── The data

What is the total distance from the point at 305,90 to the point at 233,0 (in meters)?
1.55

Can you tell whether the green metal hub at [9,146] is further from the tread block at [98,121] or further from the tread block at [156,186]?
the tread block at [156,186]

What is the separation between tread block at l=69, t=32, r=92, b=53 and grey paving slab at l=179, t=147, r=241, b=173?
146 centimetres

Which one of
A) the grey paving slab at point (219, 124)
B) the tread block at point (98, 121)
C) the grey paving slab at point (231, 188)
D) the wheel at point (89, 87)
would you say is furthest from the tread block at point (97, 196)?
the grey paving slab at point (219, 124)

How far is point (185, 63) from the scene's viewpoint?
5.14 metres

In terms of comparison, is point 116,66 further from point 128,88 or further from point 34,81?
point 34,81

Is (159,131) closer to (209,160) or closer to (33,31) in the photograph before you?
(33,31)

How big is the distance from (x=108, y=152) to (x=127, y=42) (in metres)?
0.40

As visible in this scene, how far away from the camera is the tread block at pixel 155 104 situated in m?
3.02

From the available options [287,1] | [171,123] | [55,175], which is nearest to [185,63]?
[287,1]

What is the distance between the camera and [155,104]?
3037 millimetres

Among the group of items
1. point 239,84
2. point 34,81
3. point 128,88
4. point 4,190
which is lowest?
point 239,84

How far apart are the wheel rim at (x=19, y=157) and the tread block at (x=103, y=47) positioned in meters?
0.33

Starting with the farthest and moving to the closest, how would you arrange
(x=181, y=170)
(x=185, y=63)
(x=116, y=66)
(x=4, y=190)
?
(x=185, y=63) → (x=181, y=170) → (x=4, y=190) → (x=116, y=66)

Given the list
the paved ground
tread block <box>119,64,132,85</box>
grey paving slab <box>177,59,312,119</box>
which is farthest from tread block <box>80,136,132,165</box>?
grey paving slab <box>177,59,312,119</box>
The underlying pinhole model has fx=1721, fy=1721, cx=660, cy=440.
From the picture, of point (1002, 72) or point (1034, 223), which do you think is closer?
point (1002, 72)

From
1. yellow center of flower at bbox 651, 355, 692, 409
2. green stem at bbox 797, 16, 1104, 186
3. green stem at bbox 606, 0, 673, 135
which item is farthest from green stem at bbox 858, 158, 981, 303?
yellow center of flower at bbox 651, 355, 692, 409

────

**Stated goal**
Reproduce every one of the items above verbatim, leaving each line unchanged.

**In response**
What is the total distance from the point at 305,90 to the point at 233,0 (in meters)?
1.55

Can you tell whether the green metal hub at [9,146] is further from the tread block at [98,121] or further from the tread block at [156,186]?
the tread block at [156,186]

What is the separation between tread block at l=69, t=32, r=92, b=53 and grey paving slab at l=179, t=147, r=241, b=173?
146 centimetres

Which one of
A) the grey paving slab at point (219, 124)
B) the tread block at point (98, 121)
C) the grey paving slab at point (231, 188)
D) the wheel at point (89, 87)
would you say is furthest from the tread block at point (97, 196)?
the grey paving slab at point (219, 124)

How far is point (185, 63) from the scene's viewpoint?
5.14 metres

In terms of comparison, is point 116,66 further from point 128,88 or further from point 34,81?
point 34,81

Is (159,131) closer to (209,160) or closer to (33,31) in the photograph before you?
(33,31)

How big is the distance from (x=108, y=152) to (x=127, y=42) (in metres)?
0.40

As visible in this scene, how far away from the camera is the tread block at pixel 155 104 situated in m?
3.02

From the available options [287,1] | [171,123] | [55,175], which is nearest to [185,63]?
[287,1]

What is the distance between the camera and [155,104]?
3037 millimetres

Among the group of items
1. point 239,84
2. point 34,81
3. point 128,88
4. point 4,190
which is lowest?
point 239,84

How far apart are the wheel rim at (x=19, y=157) and the tread block at (x=103, y=47) positioned in meters?
0.33

Starting with the farthest and moving to the closest, how would you arrange
(x=181, y=170)
(x=185, y=63)
(x=116, y=66)
(x=4, y=190)
?
(x=185, y=63) → (x=181, y=170) → (x=4, y=190) → (x=116, y=66)

Given the list
the paved ground
tread block <box>119,64,132,85</box>
grey paving slab <box>177,59,312,119</box>
which is farthest from tread block <box>80,136,132,165</box>?
grey paving slab <box>177,59,312,119</box>
The underlying pinhole model has fx=1721, fy=1721, cx=660, cy=440.
From the picture, of point (1002, 72) or point (1034, 223), which do you think is closer?
point (1002, 72)

From
1. yellow center of flower at bbox 651, 355, 692, 409
2. green stem at bbox 797, 16, 1104, 186
3. green stem at bbox 606, 0, 673, 135
which item is farthest from green stem at bbox 858, 158, 981, 303?
yellow center of flower at bbox 651, 355, 692, 409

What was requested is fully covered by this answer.